There’s a light at the end of the tunnel, Denel says

The arms manufacturer claimed to have secured a solid order backlog of R18 billion, which covered roughly four years of sales revenue.


Rebuilding trust and credibility is key to saving state arms manufacturer Denel, according to the company.

Denel announced a R1.9 billion operating loss and a 36% drop in revenue in the 2018-2019 financial year.

“The decline in our reputation has also had a draining impact on our financial position.”

Despite maintaining an investment-grade credit rating, the company’s spokesperson Pam Malinda said the recent results reflected another “very difficult” year with revenue, but added that both the board and management were optimistic of the state entity’s future prospects and of a return to financial sustainability.

After being embroiled in maladministration and state capture allegations involving associates of the Gupta family, the company suffered major financial losses, which even hit its employees earlier this year when the struggling manufacturer announced it would only able to pay a portion of its employees’ salaries in June and July.

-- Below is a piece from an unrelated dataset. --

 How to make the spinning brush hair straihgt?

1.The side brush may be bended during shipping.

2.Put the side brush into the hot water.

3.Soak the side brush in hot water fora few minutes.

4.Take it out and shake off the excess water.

This led to a fierce legal battle between the employer and trade union Solidarity, which approached the courts to force the company to make good on unpaid statutory payments.

“Denel is emerging from a period associated with allegations of state capture, financial irregularities and serious lapses in corporate governance,” said Malinda. “This had a debilitating impact on all areas of business and negatively affected business relationships with partners, suppliers and stakeholders.”

In addition to turnaround strategies to iron out its governance and financial issues, the arms maker was in the process of a complete overhaul, making new partnerships and restructuring.

Denel was expecting revenue to pick up in the medium term, with projections showing a moderate growth in revenue from R3.86 billion in 2020, R5.4 billion in 2021 and R7.14 billion in 2024.

Denel claimed to have secured a solid order backlog of R18 billion, which covered roughly four years of sales revenue.

It also had its sights on a “winnable pipeline”’ of R30 billion over the next four months.